#### SUPPLIED INFORMATION ####

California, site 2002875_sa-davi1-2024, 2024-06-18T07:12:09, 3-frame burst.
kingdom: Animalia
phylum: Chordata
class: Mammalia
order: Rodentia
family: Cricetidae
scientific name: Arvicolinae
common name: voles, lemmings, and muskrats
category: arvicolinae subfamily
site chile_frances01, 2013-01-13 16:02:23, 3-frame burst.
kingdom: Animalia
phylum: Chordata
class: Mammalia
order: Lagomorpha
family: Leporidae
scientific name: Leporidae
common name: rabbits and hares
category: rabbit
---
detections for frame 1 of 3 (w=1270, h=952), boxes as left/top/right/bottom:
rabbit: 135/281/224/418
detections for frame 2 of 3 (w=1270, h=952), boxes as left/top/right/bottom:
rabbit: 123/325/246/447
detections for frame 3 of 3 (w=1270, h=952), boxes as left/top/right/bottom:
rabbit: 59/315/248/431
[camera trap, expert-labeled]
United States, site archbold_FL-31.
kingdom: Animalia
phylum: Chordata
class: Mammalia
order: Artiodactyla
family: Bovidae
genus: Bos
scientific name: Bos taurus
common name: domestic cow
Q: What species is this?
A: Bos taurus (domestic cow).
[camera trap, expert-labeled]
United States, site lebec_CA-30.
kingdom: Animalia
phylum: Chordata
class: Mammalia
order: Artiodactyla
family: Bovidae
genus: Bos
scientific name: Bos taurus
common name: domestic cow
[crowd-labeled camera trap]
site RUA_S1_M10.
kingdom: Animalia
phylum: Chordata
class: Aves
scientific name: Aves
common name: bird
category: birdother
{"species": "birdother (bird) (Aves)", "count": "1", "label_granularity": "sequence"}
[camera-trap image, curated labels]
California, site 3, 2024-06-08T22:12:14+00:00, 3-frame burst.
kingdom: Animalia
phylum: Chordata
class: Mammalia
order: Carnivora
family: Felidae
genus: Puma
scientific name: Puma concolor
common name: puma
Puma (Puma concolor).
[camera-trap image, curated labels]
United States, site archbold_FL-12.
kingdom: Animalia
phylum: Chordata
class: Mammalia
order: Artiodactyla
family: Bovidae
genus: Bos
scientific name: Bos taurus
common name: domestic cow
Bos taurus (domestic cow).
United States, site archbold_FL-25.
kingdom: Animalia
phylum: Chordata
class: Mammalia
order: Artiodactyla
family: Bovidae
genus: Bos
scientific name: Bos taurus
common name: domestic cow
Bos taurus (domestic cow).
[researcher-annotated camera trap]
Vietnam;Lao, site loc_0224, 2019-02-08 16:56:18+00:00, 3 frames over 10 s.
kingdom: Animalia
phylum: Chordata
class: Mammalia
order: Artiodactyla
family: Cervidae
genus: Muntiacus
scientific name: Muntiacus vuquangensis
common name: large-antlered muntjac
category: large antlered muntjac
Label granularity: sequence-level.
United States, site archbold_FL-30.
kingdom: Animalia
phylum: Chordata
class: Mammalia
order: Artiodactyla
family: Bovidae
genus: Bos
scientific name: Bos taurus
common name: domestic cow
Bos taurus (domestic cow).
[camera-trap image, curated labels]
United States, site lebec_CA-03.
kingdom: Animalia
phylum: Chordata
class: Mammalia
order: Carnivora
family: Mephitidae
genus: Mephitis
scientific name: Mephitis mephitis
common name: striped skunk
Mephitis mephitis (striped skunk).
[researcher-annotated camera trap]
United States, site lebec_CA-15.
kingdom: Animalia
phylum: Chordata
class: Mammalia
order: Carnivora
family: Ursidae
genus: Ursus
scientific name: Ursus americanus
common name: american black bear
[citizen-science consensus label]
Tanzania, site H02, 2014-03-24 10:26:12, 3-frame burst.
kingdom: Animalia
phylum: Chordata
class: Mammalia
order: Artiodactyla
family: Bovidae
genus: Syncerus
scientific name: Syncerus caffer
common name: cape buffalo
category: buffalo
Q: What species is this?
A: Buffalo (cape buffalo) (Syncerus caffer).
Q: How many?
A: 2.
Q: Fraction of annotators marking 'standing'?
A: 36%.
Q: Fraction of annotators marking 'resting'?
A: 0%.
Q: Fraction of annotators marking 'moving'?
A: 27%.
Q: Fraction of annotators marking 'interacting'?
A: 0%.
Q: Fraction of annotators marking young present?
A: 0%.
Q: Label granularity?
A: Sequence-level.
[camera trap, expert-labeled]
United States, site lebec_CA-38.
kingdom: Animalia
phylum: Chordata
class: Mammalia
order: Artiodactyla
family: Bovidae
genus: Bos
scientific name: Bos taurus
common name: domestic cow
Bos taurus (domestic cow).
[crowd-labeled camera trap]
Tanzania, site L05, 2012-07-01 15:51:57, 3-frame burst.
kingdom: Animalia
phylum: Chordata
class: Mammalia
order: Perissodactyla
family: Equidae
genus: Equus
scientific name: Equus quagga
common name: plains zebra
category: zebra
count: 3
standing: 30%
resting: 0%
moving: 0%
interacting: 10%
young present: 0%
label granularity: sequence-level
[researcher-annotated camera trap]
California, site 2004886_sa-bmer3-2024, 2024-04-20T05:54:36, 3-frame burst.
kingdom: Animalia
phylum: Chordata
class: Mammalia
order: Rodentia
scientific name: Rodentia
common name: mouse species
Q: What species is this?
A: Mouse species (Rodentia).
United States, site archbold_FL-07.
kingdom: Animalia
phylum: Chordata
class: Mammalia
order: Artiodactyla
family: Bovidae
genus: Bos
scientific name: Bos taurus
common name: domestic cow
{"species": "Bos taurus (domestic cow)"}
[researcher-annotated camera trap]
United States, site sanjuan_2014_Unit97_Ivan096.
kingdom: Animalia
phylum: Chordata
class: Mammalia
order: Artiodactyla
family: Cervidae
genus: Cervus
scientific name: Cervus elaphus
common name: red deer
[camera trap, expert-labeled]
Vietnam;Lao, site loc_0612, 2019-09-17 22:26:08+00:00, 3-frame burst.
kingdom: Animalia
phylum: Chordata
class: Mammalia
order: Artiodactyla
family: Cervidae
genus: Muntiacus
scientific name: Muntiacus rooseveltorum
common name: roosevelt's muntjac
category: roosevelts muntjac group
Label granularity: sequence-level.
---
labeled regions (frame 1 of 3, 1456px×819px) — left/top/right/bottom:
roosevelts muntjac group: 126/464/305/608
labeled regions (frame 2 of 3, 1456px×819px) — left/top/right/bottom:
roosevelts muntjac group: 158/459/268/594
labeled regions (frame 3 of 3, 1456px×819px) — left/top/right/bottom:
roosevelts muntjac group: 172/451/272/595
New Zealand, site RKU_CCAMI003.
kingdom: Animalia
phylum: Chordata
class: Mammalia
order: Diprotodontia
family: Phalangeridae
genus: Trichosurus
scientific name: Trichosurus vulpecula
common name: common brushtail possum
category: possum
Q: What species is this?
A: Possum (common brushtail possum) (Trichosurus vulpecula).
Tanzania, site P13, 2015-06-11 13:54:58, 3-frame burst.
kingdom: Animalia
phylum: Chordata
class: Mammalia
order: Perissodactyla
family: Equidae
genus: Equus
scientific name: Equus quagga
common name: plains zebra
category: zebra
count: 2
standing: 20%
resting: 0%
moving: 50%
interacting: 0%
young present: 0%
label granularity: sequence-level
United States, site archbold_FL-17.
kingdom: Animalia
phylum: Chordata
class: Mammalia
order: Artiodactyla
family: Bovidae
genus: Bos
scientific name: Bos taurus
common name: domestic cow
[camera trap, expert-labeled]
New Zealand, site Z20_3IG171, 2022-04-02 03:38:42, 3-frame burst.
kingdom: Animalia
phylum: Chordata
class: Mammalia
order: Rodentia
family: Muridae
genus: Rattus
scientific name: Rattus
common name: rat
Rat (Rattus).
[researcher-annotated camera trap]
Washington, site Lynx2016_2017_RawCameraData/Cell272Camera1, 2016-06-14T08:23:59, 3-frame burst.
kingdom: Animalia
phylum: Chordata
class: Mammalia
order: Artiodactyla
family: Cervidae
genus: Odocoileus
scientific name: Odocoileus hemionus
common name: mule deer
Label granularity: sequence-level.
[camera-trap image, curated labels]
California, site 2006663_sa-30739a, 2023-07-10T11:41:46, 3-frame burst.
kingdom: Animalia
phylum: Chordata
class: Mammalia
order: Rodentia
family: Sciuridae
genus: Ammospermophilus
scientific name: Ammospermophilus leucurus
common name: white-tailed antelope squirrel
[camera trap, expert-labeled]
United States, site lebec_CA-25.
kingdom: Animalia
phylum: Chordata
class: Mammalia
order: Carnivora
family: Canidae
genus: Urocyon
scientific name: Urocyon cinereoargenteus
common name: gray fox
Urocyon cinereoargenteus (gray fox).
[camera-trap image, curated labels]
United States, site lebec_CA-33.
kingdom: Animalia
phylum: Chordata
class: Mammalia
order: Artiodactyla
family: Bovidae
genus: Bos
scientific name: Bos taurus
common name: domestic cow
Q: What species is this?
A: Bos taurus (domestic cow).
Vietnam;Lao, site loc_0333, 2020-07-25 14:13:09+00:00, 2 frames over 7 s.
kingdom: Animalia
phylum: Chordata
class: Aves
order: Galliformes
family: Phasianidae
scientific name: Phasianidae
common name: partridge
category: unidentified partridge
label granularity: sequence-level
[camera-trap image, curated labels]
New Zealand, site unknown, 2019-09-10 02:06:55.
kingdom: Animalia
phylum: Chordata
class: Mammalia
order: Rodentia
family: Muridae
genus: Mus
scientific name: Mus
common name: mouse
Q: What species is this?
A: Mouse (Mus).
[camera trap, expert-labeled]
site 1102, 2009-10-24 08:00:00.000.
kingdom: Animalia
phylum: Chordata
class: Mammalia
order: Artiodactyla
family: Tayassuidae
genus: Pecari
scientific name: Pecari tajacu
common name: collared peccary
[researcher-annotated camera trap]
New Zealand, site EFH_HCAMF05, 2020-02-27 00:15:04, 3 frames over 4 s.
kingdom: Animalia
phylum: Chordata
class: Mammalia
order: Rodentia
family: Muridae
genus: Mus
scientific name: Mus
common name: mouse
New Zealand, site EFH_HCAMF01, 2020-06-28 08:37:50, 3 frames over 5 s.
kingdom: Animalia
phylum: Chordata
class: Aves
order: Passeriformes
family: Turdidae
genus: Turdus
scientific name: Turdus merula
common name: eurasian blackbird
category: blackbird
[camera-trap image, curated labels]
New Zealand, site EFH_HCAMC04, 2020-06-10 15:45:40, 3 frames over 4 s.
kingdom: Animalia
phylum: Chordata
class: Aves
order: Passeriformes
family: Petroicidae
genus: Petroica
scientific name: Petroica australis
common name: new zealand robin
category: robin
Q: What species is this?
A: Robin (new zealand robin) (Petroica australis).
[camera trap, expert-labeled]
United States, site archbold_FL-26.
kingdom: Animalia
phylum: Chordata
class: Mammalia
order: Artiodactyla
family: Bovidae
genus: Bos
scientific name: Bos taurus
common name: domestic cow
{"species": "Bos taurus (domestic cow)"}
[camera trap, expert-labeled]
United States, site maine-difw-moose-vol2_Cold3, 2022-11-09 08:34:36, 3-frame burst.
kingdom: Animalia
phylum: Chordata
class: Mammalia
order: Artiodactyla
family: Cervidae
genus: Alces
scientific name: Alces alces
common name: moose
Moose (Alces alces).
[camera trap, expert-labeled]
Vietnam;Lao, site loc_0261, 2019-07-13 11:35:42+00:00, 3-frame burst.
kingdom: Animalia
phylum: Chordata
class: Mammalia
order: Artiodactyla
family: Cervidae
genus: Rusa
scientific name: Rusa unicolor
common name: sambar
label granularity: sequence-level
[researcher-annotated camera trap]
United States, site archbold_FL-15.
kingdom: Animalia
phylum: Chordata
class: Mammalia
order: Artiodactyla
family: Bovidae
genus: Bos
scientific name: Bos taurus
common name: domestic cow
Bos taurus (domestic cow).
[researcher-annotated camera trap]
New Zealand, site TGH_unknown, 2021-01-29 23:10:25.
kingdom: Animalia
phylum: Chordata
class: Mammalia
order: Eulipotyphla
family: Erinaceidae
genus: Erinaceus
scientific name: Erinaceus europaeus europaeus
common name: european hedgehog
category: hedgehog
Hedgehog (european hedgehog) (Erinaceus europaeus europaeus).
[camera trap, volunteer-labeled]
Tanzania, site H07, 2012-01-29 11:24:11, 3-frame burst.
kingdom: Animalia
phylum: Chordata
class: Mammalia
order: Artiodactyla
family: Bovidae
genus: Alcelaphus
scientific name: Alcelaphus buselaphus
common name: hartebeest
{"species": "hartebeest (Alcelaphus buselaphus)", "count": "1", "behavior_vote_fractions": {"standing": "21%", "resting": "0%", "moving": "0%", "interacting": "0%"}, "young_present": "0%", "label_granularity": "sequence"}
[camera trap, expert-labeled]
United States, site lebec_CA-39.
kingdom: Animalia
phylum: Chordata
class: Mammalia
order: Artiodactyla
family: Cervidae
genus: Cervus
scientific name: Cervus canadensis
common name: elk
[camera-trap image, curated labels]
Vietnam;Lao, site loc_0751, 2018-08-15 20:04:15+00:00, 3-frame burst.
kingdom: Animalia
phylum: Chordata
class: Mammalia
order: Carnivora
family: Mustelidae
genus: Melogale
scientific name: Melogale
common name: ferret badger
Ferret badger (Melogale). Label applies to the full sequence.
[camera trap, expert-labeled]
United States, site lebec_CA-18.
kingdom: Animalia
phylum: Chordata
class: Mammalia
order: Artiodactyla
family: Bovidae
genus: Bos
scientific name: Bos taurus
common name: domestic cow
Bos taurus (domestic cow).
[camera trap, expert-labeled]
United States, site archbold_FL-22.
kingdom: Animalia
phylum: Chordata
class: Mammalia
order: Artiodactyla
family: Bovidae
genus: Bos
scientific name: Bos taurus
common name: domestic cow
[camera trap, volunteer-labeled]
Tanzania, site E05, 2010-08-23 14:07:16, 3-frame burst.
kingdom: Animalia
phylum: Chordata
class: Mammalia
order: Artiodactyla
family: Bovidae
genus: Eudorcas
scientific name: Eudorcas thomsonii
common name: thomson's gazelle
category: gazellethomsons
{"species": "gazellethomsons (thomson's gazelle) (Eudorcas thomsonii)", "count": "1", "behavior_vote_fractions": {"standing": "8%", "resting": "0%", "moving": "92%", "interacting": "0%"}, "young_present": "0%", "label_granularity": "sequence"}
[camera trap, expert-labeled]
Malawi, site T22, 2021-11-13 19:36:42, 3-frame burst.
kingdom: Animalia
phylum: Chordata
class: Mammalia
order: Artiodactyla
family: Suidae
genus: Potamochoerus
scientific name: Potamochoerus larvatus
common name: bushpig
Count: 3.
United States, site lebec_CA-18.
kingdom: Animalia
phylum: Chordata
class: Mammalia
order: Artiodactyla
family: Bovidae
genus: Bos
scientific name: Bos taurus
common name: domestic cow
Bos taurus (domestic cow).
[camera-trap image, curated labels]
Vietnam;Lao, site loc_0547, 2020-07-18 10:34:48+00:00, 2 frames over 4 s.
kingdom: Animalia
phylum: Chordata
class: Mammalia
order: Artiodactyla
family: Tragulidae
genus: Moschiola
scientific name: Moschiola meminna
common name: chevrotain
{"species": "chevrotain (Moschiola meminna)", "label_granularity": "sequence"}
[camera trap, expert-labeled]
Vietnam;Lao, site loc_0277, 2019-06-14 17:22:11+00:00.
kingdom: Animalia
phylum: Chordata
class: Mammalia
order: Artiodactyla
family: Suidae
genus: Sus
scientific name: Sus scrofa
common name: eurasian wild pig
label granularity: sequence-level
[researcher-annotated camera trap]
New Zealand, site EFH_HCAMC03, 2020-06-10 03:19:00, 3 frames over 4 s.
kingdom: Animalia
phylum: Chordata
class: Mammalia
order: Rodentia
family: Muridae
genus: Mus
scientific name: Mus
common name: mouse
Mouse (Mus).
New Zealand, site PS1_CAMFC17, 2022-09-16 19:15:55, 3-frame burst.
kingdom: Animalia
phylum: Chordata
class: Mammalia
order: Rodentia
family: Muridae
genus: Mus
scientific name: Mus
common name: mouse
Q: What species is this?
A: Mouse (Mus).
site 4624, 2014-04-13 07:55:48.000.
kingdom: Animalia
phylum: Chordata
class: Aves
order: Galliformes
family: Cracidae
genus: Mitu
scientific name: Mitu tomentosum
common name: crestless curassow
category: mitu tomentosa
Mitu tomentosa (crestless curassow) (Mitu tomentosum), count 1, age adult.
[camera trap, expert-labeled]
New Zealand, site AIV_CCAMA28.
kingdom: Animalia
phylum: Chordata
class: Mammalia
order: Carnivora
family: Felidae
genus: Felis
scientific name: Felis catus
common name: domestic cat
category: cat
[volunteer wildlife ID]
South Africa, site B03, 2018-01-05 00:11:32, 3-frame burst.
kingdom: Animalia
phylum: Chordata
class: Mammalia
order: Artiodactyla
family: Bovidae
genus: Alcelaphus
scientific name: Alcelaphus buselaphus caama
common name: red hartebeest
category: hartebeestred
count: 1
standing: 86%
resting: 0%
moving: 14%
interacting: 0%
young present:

####

ABOUT THIS EXERCISE:
With the line containing "common name: domestic cat" as the first, output each line through the final line of the entries above, exactly.

RESPONSE AREA:
common name: domestic cat
category: cat
[volunteer wildlife ID]
South Africa, site B03, 2018-01-05 00:11:32, 3-frame burst.
kingdom: Animalia
phylum: Chordata
class: Mammalia
order: Artiodactyla
family: Bovidae
genus: Alcelaphus
scientific name: Alcelaphus buselaphus caama
common name: red hartebeest
category: hartebeestred
count: 1
standing: 86%
resting: 0%
moving: 14%
interacting: 0%
young present:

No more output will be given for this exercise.